Is there some kind of contradiction (or tension) between conservative worship and warm fellowship? To put it another way, if a church’s corporate worship is vertical in orientation, does the horizontal aspect necessarily suffer? If so, why is this the case?
I ask this because of personal experience, not because of any theological insight. My short sojourn on this earth and amongst churches seems to confirm what is almost certainly a generalisation: the churches that seek to be ‘God-centred’ gain the reputation of being cold in their human relationships, while the churches that emphasise a friendly atmosphere are almost invariably shallow and light-hearted in the way they speak and sing of God.
When I have visited churches known for solidly expository preaching and worship that is somewhat conservative, the interaction between members has seemed to me to be minimal or cliquish: the kind of church where visitors are quite likely to walk in and out without much more than a visitor’s card from an usher. Some conservative circles have all the personal charm of a visit to the meat locker.
On the other hand, when I have visited churches where a warmth is felt in the attitude of the people towards one another and visitors are quickly noticed and welcomed, I have all too often been disappointed with shallow and sentimental songs, unnecessary social announcements, and the inevitable howdy-time in the middle of a hymn. Here one feels inclined to give a hearty back-slap to Bob, Mike, and Jesus.
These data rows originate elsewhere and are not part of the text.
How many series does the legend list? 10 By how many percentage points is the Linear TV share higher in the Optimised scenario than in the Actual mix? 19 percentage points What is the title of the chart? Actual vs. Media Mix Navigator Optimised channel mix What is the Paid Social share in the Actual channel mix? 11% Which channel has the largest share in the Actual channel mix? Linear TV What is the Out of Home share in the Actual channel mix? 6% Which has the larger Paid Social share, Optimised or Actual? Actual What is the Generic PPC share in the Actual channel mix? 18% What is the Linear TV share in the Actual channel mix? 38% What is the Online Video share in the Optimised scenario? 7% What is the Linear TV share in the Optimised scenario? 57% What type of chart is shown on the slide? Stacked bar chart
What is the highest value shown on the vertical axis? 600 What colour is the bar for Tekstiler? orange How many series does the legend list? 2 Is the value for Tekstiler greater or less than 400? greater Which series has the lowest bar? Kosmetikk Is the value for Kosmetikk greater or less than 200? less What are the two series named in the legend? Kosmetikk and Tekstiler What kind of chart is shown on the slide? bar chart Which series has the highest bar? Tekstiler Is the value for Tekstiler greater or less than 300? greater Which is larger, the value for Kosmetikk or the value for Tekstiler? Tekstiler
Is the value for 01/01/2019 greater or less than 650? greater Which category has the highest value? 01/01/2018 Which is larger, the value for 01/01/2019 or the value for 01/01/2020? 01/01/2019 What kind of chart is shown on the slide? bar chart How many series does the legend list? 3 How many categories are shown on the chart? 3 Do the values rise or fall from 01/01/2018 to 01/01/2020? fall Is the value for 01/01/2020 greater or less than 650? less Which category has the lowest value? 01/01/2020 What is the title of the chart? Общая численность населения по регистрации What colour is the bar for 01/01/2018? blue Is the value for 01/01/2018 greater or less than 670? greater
The same phenomenon occurs when a church moves in either one of these directions. When leadership seeks to increase the warmth felt in a service, there is often a corresponding loss in seriousness. Conversely, a church which heads in the conservative direction soon hears of how “it is not as loving as it used to be.” To picture it spatially, when a church stretches upward in worship, it seems to narrow in fellowship; when a church stretches outward in fellowship it seems to shallow in worship.
Granted, that is not true of all churches. I’m sure some will be quick to mention their church as the happy exception. But I’d venture to say that the exceptions seem to bear out the rule: reverent worship and intimate fellowship seem like strangers in Western evangelicalism.
Why, I ask, is this so? Why can we not have both? Why can we not have corporate worship filled with awe and reverence, with fellowship that is deep and meaningful? Why does the strength of one seem to necessitate the weakening of the other?
I don’t claim to know. I have several possible answers, not all of which I believe are true. Some I have heard from others; others I have considered from my own analysis. Here goes:
* People are not used to worship which is entirely vertical in orientation. When you structure a service like that, people begin behaving in a more individualistic way. People need a chance to connect with each other, or else they remain ‘in their shells’. We need to blend vertical and horizontal aspects of worship to have God-centred worship and warm fellowship.
* The kinds of affections that people have come to expect in modern evangelical worship services are a blend of cheeriness, fun, optimism and warmth. If those elements are present, people feel comfortable enough to reach out to others. It’s the ‘break-the-ice’ principle. If those elements are lacking, they feel the service is cold, and it affects their responses to others. Particularly affections like awe and reverence are intimidating to people, and they tend to withdraw. In other words, people have been conditioned to associate warm worship with fun feelings, and anything else feels cold, and has a chilling effect on fellowship.
* The more accessible the worship, the more expressive people will be, even in their interaction with others. Worship which is over people’s heads creates inauthenticity and makes people less willing to open up to each other. A kind of ‘Emperor’s New Clothes’ fear prevails.
* Conservatives tend to be intellectuals, who can live in the rarefied air of elevated thought, while the man on the street is suffocating. Conservative churches are too ‘head-oriented’ and not ‘heart-oriented’ enough, which has a cooling effect on the affections of believers for one another.
* Conservatives are conservative in every way, including friendliness.
Those are some suggestions, some shallow, some a bit more substantial.
What do you think, and what do you suppose is part of the solution?